Looks like the overhead spots causing the problem, judging by the shape, pattern and position of both them and the reflections of the lights. If you look you'll see one on the back corner of the boot/trunk as well. There's also spill-off of the middle light by the door - you can see it on the floor. Similarly at the front - and a similar lighting effect is visible on the other cars.
As for the colour change: you are on red, which is always a bit tricky photographically. The patches of brighter illumination visually produce lighter red but cameras don't necessarily 'see' it that way*. Colour temperature of the lights can influence things, as can the type of film. The fact that it has gone orange/yellow makes me think you were shooting digital and that was the best the camera could do to render it.
I've often taken pictures with digital and found some colours doing things they wouldn't do on film.

*One of the skills of photography is to learn to see things like film does - and the realisation that film/digital do not see things the way we do.
Another issue could be the type of paint. Some paint will show different colors depending upon the angle the light is hitting it at. A friend of mine has a Ford Mustang Cobra with "Mystic" paint. It's a black base-coat, but can look green, purple, and even orange depending on where the light is.
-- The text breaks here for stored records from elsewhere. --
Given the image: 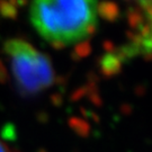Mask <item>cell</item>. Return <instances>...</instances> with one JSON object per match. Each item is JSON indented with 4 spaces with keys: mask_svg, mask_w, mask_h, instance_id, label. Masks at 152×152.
<instances>
[{
    "mask_svg": "<svg viewBox=\"0 0 152 152\" xmlns=\"http://www.w3.org/2000/svg\"><path fill=\"white\" fill-rule=\"evenodd\" d=\"M31 20L49 43L60 46L79 43L97 25V0H33Z\"/></svg>",
    "mask_w": 152,
    "mask_h": 152,
    "instance_id": "6da1fadb",
    "label": "cell"
},
{
    "mask_svg": "<svg viewBox=\"0 0 152 152\" xmlns=\"http://www.w3.org/2000/svg\"><path fill=\"white\" fill-rule=\"evenodd\" d=\"M5 52L10 61L15 81L22 91L35 94L52 85L54 72L51 61L29 43L19 38L8 39Z\"/></svg>",
    "mask_w": 152,
    "mask_h": 152,
    "instance_id": "7a4b0ae2",
    "label": "cell"
},
{
    "mask_svg": "<svg viewBox=\"0 0 152 152\" xmlns=\"http://www.w3.org/2000/svg\"><path fill=\"white\" fill-rule=\"evenodd\" d=\"M143 1L144 16L129 54L132 53L152 56V0Z\"/></svg>",
    "mask_w": 152,
    "mask_h": 152,
    "instance_id": "3957f363",
    "label": "cell"
},
{
    "mask_svg": "<svg viewBox=\"0 0 152 152\" xmlns=\"http://www.w3.org/2000/svg\"><path fill=\"white\" fill-rule=\"evenodd\" d=\"M0 152H11L10 150H9V148L7 147L1 140H0Z\"/></svg>",
    "mask_w": 152,
    "mask_h": 152,
    "instance_id": "277c9868",
    "label": "cell"
}]
</instances>
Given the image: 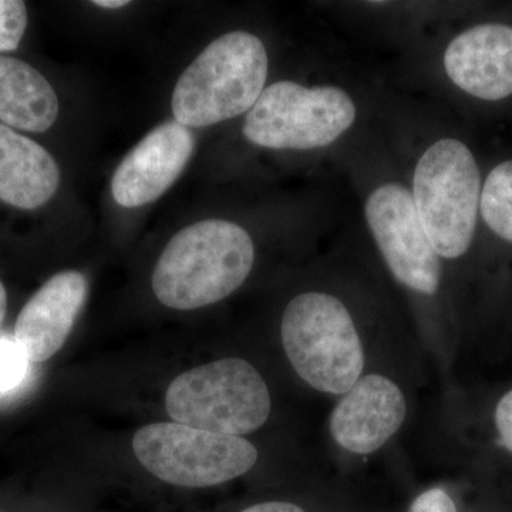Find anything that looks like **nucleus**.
I'll use <instances>...</instances> for the list:
<instances>
[{"instance_id":"1","label":"nucleus","mask_w":512,"mask_h":512,"mask_svg":"<svg viewBox=\"0 0 512 512\" xmlns=\"http://www.w3.org/2000/svg\"><path fill=\"white\" fill-rule=\"evenodd\" d=\"M254 262L247 229L225 220L195 222L175 234L158 259L154 295L177 311L204 308L238 291Z\"/></svg>"},{"instance_id":"16","label":"nucleus","mask_w":512,"mask_h":512,"mask_svg":"<svg viewBox=\"0 0 512 512\" xmlns=\"http://www.w3.org/2000/svg\"><path fill=\"white\" fill-rule=\"evenodd\" d=\"M26 28V3L20 0H0V53L18 49Z\"/></svg>"},{"instance_id":"9","label":"nucleus","mask_w":512,"mask_h":512,"mask_svg":"<svg viewBox=\"0 0 512 512\" xmlns=\"http://www.w3.org/2000/svg\"><path fill=\"white\" fill-rule=\"evenodd\" d=\"M407 410L399 384L379 373H369L340 396L330 413V434L343 450L369 456L399 433Z\"/></svg>"},{"instance_id":"20","label":"nucleus","mask_w":512,"mask_h":512,"mask_svg":"<svg viewBox=\"0 0 512 512\" xmlns=\"http://www.w3.org/2000/svg\"><path fill=\"white\" fill-rule=\"evenodd\" d=\"M241 512H305L299 505L286 503V501H266L245 508Z\"/></svg>"},{"instance_id":"18","label":"nucleus","mask_w":512,"mask_h":512,"mask_svg":"<svg viewBox=\"0 0 512 512\" xmlns=\"http://www.w3.org/2000/svg\"><path fill=\"white\" fill-rule=\"evenodd\" d=\"M409 512H457L456 503L446 490L429 488L410 505Z\"/></svg>"},{"instance_id":"15","label":"nucleus","mask_w":512,"mask_h":512,"mask_svg":"<svg viewBox=\"0 0 512 512\" xmlns=\"http://www.w3.org/2000/svg\"><path fill=\"white\" fill-rule=\"evenodd\" d=\"M480 217L495 237L512 244V160L495 165L485 178Z\"/></svg>"},{"instance_id":"22","label":"nucleus","mask_w":512,"mask_h":512,"mask_svg":"<svg viewBox=\"0 0 512 512\" xmlns=\"http://www.w3.org/2000/svg\"><path fill=\"white\" fill-rule=\"evenodd\" d=\"M6 306H8V295H6L5 286L0 281V325H2L3 319H5Z\"/></svg>"},{"instance_id":"10","label":"nucleus","mask_w":512,"mask_h":512,"mask_svg":"<svg viewBox=\"0 0 512 512\" xmlns=\"http://www.w3.org/2000/svg\"><path fill=\"white\" fill-rule=\"evenodd\" d=\"M195 137L178 121L154 128L124 157L111 180V194L124 208L158 200L191 160Z\"/></svg>"},{"instance_id":"4","label":"nucleus","mask_w":512,"mask_h":512,"mask_svg":"<svg viewBox=\"0 0 512 512\" xmlns=\"http://www.w3.org/2000/svg\"><path fill=\"white\" fill-rule=\"evenodd\" d=\"M281 338L296 375L316 392L342 396L365 372V348L355 319L333 293L296 295L282 315Z\"/></svg>"},{"instance_id":"14","label":"nucleus","mask_w":512,"mask_h":512,"mask_svg":"<svg viewBox=\"0 0 512 512\" xmlns=\"http://www.w3.org/2000/svg\"><path fill=\"white\" fill-rule=\"evenodd\" d=\"M59 116L52 84L35 67L0 55V121L16 130L43 133Z\"/></svg>"},{"instance_id":"11","label":"nucleus","mask_w":512,"mask_h":512,"mask_svg":"<svg viewBox=\"0 0 512 512\" xmlns=\"http://www.w3.org/2000/svg\"><path fill=\"white\" fill-rule=\"evenodd\" d=\"M444 73L474 99L501 101L512 96V26L481 23L458 33L444 49Z\"/></svg>"},{"instance_id":"19","label":"nucleus","mask_w":512,"mask_h":512,"mask_svg":"<svg viewBox=\"0 0 512 512\" xmlns=\"http://www.w3.org/2000/svg\"><path fill=\"white\" fill-rule=\"evenodd\" d=\"M495 429L501 444L512 454V390L501 397L494 413Z\"/></svg>"},{"instance_id":"12","label":"nucleus","mask_w":512,"mask_h":512,"mask_svg":"<svg viewBox=\"0 0 512 512\" xmlns=\"http://www.w3.org/2000/svg\"><path fill=\"white\" fill-rule=\"evenodd\" d=\"M89 284L82 272H60L26 303L15 326L16 342L29 362H46L56 355L86 303Z\"/></svg>"},{"instance_id":"3","label":"nucleus","mask_w":512,"mask_h":512,"mask_svg":"<svg viewBox=\"0 0 512 512\" xmlns=\"http://www.w3.org/2000/svg\"><path fill=\"white\" fill-rule=\"evenodd\" d=\"M481 173L464 141H431L414 164V208L424 234L441 259L454 261L470 251L480 220Z\"/></svg>"},{"instance_id":"17","label":"nucleus","mask_w":512,"mask_h":512,"mask_svg":"<svg viewBox=\"0 0 512 512\" xmlns=\"http://www.w3.org/2000/svg\"><path fill=\"white\" fill-rule=\"evenodd\" d=\"M29 363L15 338L0 336V393H8L23 382Z\"/></svg>"},{"instance_id":"7","label":"nucleus","mask_w":512,"mask_h":512,"mask_svg":"<svg viewBox=\"0 0 512 512\" xmlns=\"http://www.w3.org/2000/svg\"><path fill=\"white\" fill-rule=\"evenodd\" d=\"M133 450L153 476L187 488L228 483L252 470L259 457L244 437L180 423L148 424L134 436Z\"/></svg>"},{"instance_id":"2","label":"nucleus","mask_w":512,"mask_h":512,"mask_svg":"<svg viewBox=\"0 0 512 512\" xmlns=\"http://www.w3.org/2000/svg\"><path fill=\"white\" fill-rule=\"evenodd\" d=\"M268 73V50L258 36L234 30L217 37L175 84V121L200 128L247 114L264 92Z\"/></svg>"},{"instance_id":"6","label":"nucleus","mask_w":512,"mask_h":512,"mask_svg":"<svg viewBox=\"0 0 512 512\" xmlns=\"http://www.w3.org/2000/svg\"><path fill=\"white\" fill-rule=\"evenodd\" d=\"M165 407L175 423L242 437L264 426L272 399L251 363L229 357L178 376L165 394Z\"/></svg>"},{"instance_id":"21","label":"nucleus","mask_w":512,"mask_h":512,"mask_svg":"<svg viewBox=\"0 0 512 512\" xmlns=\"http://www.w3.org/2000/svg\"><path fill=\"white\" fill-rule=\"evenodd\" d=\"M93 5L99 6L104 9H120L128 5L126 0H96Z\"/></svg>"},{"instance_id":"8","label":"nucleus","mask_w":512,"mask_h":512,"mask_svg":"<svg viewBox=\"0 0 512 512\" xmlns=\"http://www.w3.org/2000/svg\"><path fill=\"white\" fill-rule=\"evenodd\" d=\"M363 211L377 251L397 284L426 298L436 295L443 281V259L424 234L410 188L399 181L377 184Z\"/></svg>"},{"instance_id":"13","label":"nucleus","mask_w":512,"mask_h":512,"mask_svg":"<svg viewBox=\"0 0 512 512\" xmlns=\"http://www.w3.org/2000/svg\"><path fill=\"white\" fill-rule=\"evenodd\" d=\"M55 158L36 141L0 123V201L35 210L59 190Z\"/></svg>"},{"instance_id":"5","label":"nucleus","mask_w":512,"mask_h":512,"mask_svg":"<svg viewBox=\"0 0 512 512\" xmlns=\"http://www.w3.org/2000/svg\"><path fill=\"white\" fill-rule=\"evenodd\" d=\"M356 120V101L343 87L281 80L245 114L242 133L268 150L319 151L338 143Z\"/></svg>"}]
</instances>
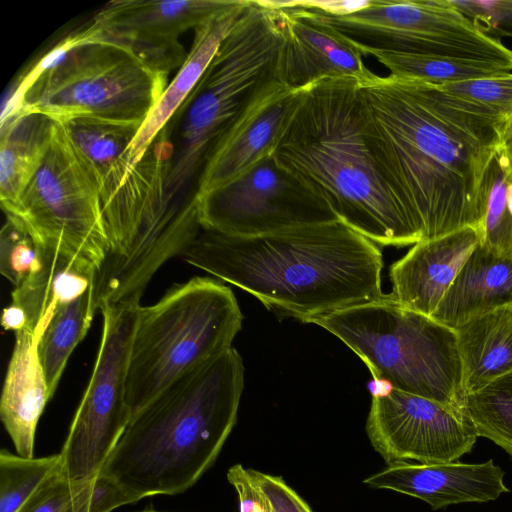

I think it's odd that you didn't see the yellow but the camera did. What Hertz said makes sense to me, but it may also be that your eye has trouble seeing the difference in person. The brain does funny things. People are often surprised at how small a bird looks when they get prints back. It didn't look small to them in the viewfinder. You have to train your brain to stop seeing through the viewfinder the same way you view the world in general. It makes a lot of corrections that the camera doesn't.
After I made my original 'guess' I remembered seeing them paint a car for Monster Garrage an old usa tv show. The guy there but a base yellow coat under a red paint job. the base coat influenced the way the top coat looked.

I wondered it that might have influenced the shot if the light had not been evenly distributed over the car. Glad someone else mentioned the paint job.

Hertz and the film / digital thing is interesting because people have been shooting car shows for years. As I said originally, I had never seen this before. The digital thing might be the straw that choked the camel.
I used to use this type of paint, it is made by DuPont (and others). There is no pigmint in this type of paint. It is made up of tiny flecks of aluminum that are different colors, and the clearcoat acts as a prism to reflect and refract the light. This throws different reflections depending on the angle of view. So if you were in a room with general lighting, then spot lighting, and a flash from the camera, this would definatly give the film some different colors to capture.
Here is another example of this paint. The camera (and your eye) sees green dead on, but the surrounding area that the camera sees on a sharp angle is purple.

Somethings to think about, thanks. I guess I need to take my own eyes of auto focus.:cyclops: And Yes, it was a Mercedes. So there was quite a lot magic going on in there.